▶ Collected data:
*** Begin section ***
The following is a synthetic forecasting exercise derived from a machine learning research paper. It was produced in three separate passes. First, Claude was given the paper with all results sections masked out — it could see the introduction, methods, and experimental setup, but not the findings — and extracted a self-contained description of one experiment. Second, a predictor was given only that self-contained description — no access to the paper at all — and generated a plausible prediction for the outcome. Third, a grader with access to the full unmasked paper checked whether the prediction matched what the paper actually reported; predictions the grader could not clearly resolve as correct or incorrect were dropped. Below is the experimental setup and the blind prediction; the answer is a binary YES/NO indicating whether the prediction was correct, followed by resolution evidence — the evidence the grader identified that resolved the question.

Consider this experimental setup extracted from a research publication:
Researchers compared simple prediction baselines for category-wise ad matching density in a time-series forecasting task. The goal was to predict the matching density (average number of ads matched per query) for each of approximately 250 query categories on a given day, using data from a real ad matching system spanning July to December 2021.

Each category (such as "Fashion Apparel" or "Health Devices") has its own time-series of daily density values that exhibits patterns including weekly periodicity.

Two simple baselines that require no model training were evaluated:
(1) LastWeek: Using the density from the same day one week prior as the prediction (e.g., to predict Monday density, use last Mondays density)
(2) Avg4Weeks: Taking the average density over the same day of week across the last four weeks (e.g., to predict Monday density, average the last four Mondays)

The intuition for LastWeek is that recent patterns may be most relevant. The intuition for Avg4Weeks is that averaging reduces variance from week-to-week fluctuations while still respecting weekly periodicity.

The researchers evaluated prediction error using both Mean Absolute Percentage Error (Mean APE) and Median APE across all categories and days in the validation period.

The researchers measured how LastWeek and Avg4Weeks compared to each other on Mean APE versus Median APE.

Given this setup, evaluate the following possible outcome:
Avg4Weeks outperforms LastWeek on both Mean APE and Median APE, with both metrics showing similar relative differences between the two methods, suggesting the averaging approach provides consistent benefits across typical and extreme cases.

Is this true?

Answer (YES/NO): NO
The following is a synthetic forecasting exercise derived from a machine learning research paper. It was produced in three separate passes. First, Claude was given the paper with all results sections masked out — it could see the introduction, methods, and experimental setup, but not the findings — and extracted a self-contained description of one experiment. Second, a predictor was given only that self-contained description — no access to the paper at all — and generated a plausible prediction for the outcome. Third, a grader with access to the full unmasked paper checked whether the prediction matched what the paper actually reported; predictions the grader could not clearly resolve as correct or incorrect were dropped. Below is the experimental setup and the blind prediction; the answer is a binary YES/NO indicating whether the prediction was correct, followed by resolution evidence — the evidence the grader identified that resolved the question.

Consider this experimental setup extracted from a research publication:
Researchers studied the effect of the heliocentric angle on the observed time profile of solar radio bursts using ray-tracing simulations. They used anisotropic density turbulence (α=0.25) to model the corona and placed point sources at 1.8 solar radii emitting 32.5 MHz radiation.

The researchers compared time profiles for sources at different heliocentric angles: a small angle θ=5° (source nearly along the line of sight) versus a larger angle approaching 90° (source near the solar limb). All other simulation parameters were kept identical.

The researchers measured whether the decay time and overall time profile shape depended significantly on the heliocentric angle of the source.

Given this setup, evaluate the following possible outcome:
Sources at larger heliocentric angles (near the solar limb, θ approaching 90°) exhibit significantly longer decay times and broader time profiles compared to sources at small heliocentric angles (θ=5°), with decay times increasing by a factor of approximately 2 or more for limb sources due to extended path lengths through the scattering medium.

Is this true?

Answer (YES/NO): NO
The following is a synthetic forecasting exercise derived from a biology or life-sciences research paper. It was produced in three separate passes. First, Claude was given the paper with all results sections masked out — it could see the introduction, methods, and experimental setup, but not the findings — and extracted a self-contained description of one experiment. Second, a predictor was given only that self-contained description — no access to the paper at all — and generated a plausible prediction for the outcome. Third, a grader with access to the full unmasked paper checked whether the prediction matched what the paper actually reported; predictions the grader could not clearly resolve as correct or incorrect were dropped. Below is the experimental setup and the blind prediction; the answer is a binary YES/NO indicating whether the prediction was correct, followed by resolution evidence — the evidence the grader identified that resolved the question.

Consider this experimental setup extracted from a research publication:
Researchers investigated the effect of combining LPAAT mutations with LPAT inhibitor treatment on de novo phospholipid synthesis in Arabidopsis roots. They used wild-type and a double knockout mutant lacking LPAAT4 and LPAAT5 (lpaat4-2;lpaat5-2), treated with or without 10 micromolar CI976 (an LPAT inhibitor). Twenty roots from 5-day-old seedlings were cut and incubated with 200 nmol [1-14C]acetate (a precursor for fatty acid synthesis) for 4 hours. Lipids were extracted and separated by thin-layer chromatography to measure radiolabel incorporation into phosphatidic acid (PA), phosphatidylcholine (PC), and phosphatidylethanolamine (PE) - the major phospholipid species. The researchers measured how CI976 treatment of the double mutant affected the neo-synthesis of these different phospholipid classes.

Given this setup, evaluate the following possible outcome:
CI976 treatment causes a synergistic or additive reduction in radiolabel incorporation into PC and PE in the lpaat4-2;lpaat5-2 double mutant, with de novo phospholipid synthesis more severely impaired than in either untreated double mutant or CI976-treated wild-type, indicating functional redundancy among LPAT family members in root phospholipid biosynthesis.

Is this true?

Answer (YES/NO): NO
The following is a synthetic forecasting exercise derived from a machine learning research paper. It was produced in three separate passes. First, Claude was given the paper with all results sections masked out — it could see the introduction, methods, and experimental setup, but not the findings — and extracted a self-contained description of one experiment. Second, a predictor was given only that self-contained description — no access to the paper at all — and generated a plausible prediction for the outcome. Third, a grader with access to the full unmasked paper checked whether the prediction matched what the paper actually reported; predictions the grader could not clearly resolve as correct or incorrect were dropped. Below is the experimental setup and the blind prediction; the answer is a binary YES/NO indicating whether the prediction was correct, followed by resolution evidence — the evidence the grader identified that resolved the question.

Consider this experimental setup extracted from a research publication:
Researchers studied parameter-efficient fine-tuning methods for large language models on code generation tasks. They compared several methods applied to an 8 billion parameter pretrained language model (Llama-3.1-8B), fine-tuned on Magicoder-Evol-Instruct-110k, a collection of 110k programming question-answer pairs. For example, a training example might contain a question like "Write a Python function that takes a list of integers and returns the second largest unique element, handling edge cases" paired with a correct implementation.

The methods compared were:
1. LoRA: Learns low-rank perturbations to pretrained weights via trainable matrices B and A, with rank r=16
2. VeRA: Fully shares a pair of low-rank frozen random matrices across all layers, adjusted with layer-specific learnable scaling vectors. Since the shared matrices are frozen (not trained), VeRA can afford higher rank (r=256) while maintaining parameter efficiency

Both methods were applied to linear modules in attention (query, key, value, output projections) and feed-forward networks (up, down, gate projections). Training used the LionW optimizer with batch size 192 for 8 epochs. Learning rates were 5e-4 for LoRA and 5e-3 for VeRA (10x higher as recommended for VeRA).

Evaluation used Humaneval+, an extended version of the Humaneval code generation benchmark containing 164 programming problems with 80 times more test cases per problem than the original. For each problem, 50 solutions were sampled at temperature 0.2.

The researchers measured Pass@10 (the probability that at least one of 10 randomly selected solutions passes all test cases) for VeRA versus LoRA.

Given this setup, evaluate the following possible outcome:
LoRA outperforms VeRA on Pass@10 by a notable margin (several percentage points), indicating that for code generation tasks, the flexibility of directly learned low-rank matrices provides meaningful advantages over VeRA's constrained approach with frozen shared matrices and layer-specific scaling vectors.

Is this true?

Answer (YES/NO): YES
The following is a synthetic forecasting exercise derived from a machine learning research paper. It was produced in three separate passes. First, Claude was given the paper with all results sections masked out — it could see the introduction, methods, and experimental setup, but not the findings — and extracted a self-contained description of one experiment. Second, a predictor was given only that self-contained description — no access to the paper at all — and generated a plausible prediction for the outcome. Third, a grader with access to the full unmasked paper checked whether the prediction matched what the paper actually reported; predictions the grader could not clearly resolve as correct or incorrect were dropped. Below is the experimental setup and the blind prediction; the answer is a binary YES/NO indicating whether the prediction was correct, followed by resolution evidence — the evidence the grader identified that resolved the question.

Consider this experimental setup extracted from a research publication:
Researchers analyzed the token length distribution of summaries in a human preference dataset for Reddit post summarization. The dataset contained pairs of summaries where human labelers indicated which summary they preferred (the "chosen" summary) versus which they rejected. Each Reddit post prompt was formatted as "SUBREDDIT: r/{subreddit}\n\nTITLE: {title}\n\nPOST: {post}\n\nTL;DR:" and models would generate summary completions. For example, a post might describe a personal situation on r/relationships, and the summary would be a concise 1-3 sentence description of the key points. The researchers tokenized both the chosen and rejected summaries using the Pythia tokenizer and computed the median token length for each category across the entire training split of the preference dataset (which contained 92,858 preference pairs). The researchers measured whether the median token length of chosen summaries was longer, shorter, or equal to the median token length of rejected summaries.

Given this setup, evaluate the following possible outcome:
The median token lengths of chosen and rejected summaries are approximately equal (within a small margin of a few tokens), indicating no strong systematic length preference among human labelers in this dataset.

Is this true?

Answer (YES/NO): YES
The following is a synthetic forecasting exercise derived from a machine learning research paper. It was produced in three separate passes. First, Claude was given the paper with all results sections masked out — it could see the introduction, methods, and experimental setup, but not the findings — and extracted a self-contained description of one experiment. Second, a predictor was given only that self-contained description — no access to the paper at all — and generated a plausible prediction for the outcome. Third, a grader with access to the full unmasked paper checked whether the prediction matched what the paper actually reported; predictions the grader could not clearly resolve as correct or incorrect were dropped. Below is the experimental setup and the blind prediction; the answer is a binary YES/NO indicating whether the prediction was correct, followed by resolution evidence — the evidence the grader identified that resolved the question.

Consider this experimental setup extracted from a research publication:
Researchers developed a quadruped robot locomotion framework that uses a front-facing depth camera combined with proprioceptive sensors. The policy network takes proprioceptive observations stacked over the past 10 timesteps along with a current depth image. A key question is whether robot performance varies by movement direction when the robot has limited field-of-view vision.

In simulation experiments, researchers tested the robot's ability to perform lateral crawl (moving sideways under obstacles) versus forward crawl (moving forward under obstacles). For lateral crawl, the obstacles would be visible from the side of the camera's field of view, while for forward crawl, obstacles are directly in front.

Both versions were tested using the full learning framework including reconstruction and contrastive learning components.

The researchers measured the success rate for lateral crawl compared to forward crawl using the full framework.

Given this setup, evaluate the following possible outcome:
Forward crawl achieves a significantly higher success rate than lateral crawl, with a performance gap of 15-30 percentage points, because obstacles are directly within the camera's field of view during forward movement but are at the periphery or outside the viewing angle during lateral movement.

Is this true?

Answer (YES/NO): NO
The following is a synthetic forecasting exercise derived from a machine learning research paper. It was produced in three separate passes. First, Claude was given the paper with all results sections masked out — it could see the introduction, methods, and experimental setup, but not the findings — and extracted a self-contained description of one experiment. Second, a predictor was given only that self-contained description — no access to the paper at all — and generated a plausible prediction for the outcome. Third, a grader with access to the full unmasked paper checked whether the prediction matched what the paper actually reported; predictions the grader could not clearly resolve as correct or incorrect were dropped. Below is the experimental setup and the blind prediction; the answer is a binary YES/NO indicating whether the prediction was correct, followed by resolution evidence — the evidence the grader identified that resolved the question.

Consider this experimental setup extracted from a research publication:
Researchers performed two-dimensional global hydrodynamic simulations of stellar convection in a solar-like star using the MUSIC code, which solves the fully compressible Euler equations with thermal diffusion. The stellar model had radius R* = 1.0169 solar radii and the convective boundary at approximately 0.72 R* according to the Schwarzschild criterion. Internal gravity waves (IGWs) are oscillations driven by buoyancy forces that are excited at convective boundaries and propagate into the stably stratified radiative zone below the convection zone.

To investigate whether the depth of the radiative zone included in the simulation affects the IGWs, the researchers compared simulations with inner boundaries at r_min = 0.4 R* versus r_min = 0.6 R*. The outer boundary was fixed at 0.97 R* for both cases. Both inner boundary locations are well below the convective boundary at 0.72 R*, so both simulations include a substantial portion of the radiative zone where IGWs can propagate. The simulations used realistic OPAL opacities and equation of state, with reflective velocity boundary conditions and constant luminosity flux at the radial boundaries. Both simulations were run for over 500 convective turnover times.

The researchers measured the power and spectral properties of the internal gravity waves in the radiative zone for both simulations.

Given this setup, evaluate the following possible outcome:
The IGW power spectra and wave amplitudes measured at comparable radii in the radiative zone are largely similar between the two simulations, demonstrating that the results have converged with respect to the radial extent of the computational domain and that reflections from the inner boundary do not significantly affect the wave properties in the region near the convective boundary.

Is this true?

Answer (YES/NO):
*** End section ***
Within the records above, each line containing "solutions" is to be returned.

▶ Problem solution:
Evaluation used Humaneval+, an extended version of the Humaneval code generation benchmark containing 164 programming problems with 80 times more test cases per problem than the original. For each problem, 50 solutions were sampled at temperature 0.2.
The researchers measured Pass@10 (the probability that at least one of 10 randomly selected solutions passes all test cases) for VeRA versus LoRA.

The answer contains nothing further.